The Only Thing That Makes Lockdown Bearable
Here in Sydney, we are supposedly on the last stretch of lockdown. Most people’s mental health is on the decline right now because we’re at that point when all motivation is lost and ‘making the most of it’ doesn’t seem worth it. You’ve just excepted that the whole city is going to be on house arrest forever and it’s time to give in to the lockdown slump. But, there is one thing that has made lockdown bearable for me, and that is to…
Have a routine and stick to it!
Creating a routine that benefits you mentally, physically and emotionally is one of the best things you can do for yourself during quarantine. Our brains LOVE routine because it helps them work more efficiently and ‘allows the brain to do work elsewhere’ (M. Z. DONAHUE, 2021)
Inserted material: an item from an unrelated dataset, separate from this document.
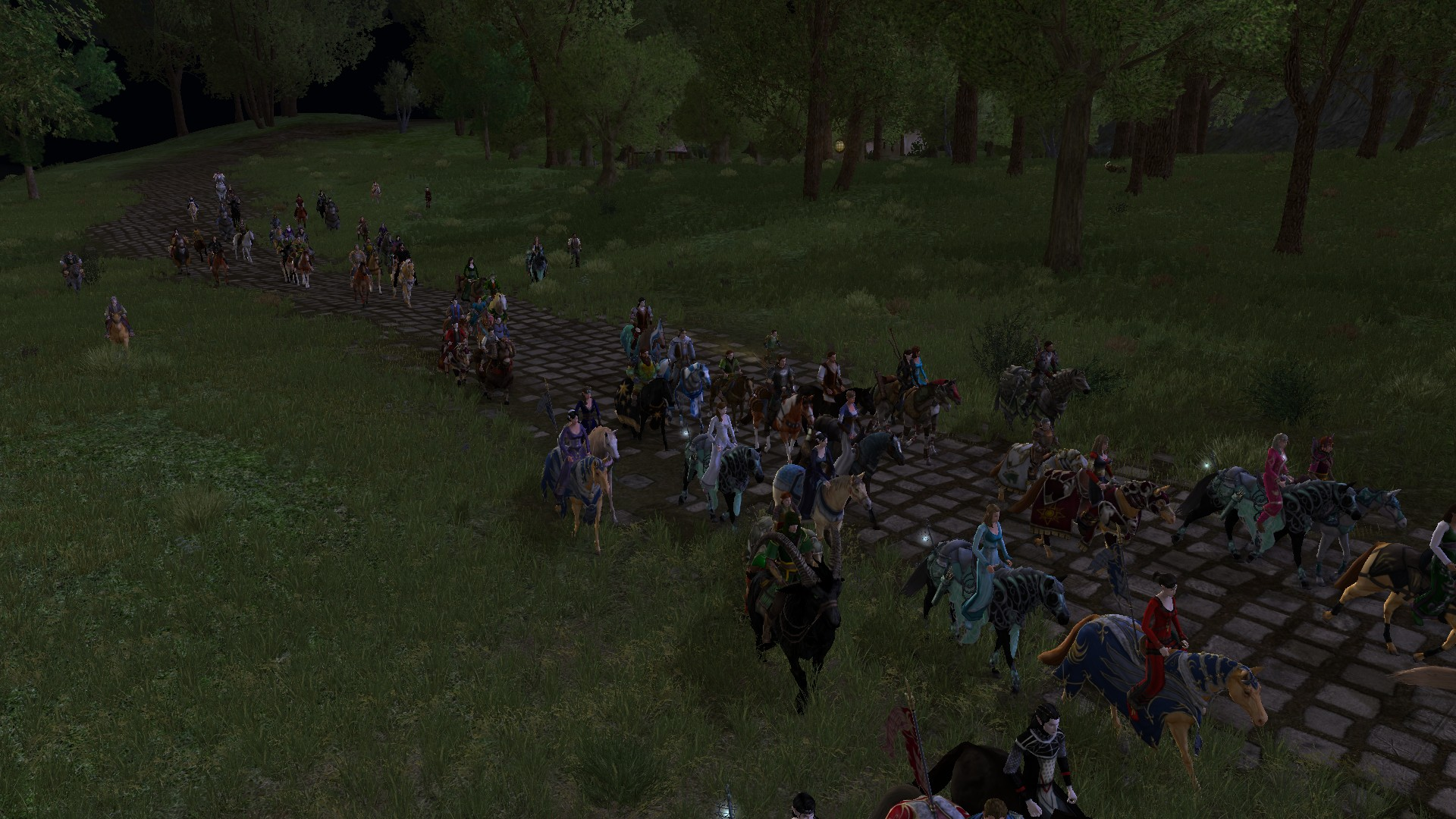 Whither LotRO? A Look to the Future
Obviously, during school, you’ve already got a schedule, so this is more for the weekend and the holidays!
1. Routine vs. Schedule
There is a big difference between a routine and a schedule, the main one being a routine is not timed.
A schedule looks a bit like this:
6:00 – Wake up
6:10 – Workout
7:00 – Breakfast
7:45 – Draw
8:30 – Fold Laundry
9:00 – …
Whereas a routine is more like this:
6:00 – Wake up
Do something cognitive
Do something Productive
12:30 – Lunch
Do something creative
Do something active
7:00 – Dinner
Get ready for bed
10:00 – Sleep
Yes, a schedule keeps you on track and make sure you use every minute to its full potential, but it can become incredibly suffocating and boring after a while. You can become fixated on the time that you’ve set out to do something instead of how long it actually takes to be done properly and you end up with all these half-finished projects.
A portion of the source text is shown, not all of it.